It does not do much justice to give Lie derivative just one day, but it is nice to first meet it then slowly get famliar with it.

$\gdef\cD{\mathcal D} \gdef\cL{\mathcal L}$

Let $M$ be a smooth manifold, $X$ be a vector field, $\Phi: \cD \to M$ is the flow, where $\cD \subset M \times \R$ is the open subset of the flow domain. For simplicity, assume $M$ is compact, and then $\cD = M \times \R$.

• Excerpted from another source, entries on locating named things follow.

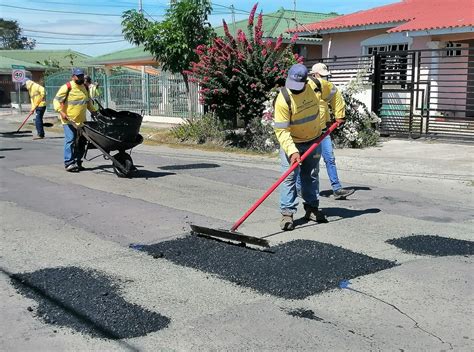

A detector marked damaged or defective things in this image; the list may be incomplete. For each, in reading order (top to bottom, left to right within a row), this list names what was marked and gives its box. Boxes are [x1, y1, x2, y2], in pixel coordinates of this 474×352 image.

fresh asphalt patch [140, 236, 396, 300]
asphalt patch on road [142, 236, 396, 300]
asphalt patch on road [386, 234, 472, 256]
fresh asphalt patch [386, 235, 472, 258]
asphalt patch on road [10, 266, 170, 338]
fresh asphalt patch [10, 268, 170, 340]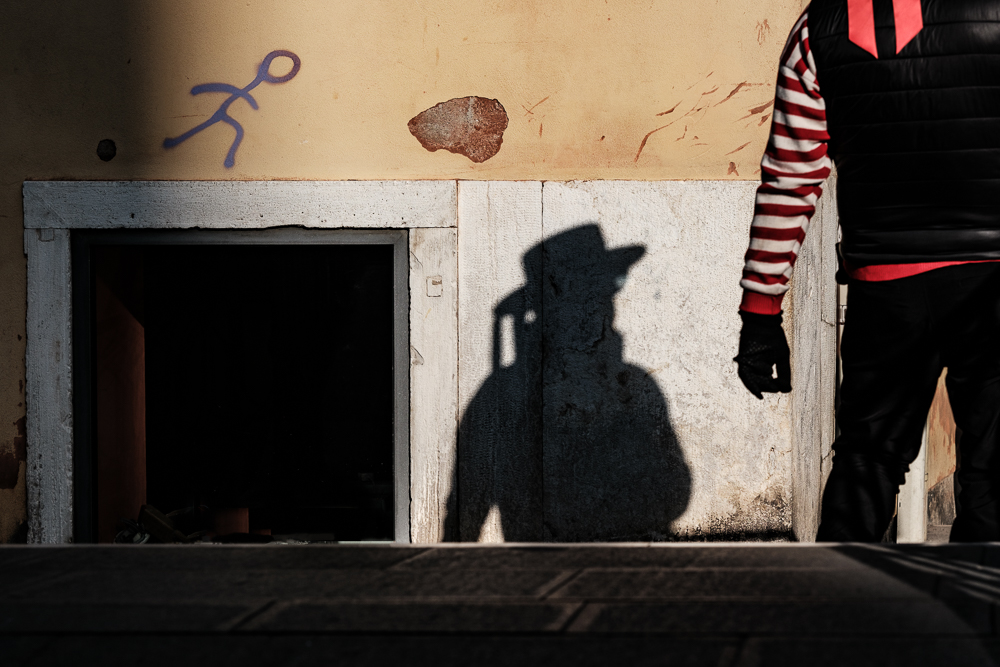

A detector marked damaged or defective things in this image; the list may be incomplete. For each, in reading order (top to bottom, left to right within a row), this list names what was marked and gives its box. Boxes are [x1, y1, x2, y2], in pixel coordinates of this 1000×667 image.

peeling paint [406, 96, 508, 164]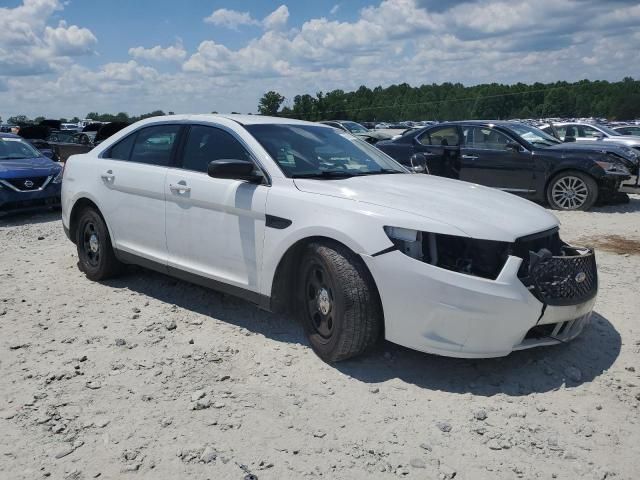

Give a smooth function $f$, we have seen how to take directional derivatives of $f$ along $X$. How do we take derivatives of a vector field $Y$ along $X$?

Recall that $\Phi_t$ is a diffeomorphism of $M$ for $t \in \R$, hence one can carry everything on $M$ along $\Phi_t$, such as functions, vector fields, one forms. Hence, we define the derivative of $Y$ along $X$ as $\cL_X Y: = \lim_{t \to 0} \frac{(\Phi_{-t})_* Y - Y}{t}.$ To be more concrete, suppose we are standing at the point $p$. Denote $p(t) = \Phi_t(p)$. What is $(\cL_X Y)_p$? For a small time $t$, we ask, what is the value of the vector field $Y$ at $p(t)$. Our neighbor at $p(t)$ tells us the result, but it is a vector at $T_{p(t)} M$, not here $T_p M$. Alas! Remember, we cannot compare tangent vectors at different points. (Until a bit later, when we learn about parallel transport and connection.) However, we can use diffeomorphism $\Phi_{-t}$ to up-root the entire neighborhood of $p(t)$, and put it right on top of $p$. Thus, the tangent vector $Y|_{p(t)}$ becomes $(D \Phi_{-t} |_{p(t)})(Y|_{p(t)}) \in T_p M$, then we can compare with $Y|_p$, we get $\cL_X Y|_p = \lim_{t \to 0} \frac{(D \Phi_{-t} |_{p(t)})(Y|_{p(t)}) - Y|_p}{t}.$ This is the meaning of the above expression.

So far, this is only a limit, who knows if it exists or not? Well, we can do local computation, and realize that it is indeed well-defined. And, in fact, it is easy to compute! We have $\cL_X Y = [X, Y].$ Note that, judging from the RHS, the role of $X$ and $Y$ somehow become symmetric.

One can also define Lie derivatives of one-forms $\lambda$ $\cL_X \lambda: = \lim_{t \to 0} \frac{\Phi_{t}^*\lambda - \lambda}{t}.$ We could have written $(\Phi_{-t})_*\lambda$, pushing forward a differential form along a diffeomorphism. However, it is customary to 'pull-back' differential form, hence we write $\Phi_{t}^*$. We will tell you a nice formula for Lie derivative on one-form a bit later.

More generally, if one is given a section $T$ of a bundle $(TM)^{\otimes k} \otimes (TM)^{\otimes k}$ (such a section is a so-called $(k,l)$-type tensor), we can define $\cL_X T: = \lim_{t \to 0} \frac{(\Phi_{-t})_* T - T}{t}.$ Note that the definition is exactly the same.

The Lie derivatives satisfies the Leibniz rules. If $Y$ is a vector field, $f$ is a function, we have $\cL_X (f Y) = \cL_X (f) Y + f \cL_X (Y)$ where we note that $\cL_X(f) = X(f)$

Can we deduce how Lie derivative acts on 1-form $\lambda$? We try to guess using Leibniz rule $\cL_X( \lambda (Y)) = \cL_X(\lambda) (Y) + \lambda (\cL_X Y)$ Hence, we get $\cL_X(\lambda) (Y) = \cL_X( \lambda (Y)) - \lambda ([X, Y])$ So, if in local chart we have $\lambda = \lambda_i dx^i$ and $X = X^i \d_i$, we have $(\cL_X \lambda)(\d_j) = X(\lambda_j) - \lambda([X^i \d_i, \d_j]) = X^i \d_i(\lambda_j) - \lambda_k dx^k( - \d_j(X^i) \d_i) = X^i \d_i(\lambda_j) + \lambda_i \d_j X^i.$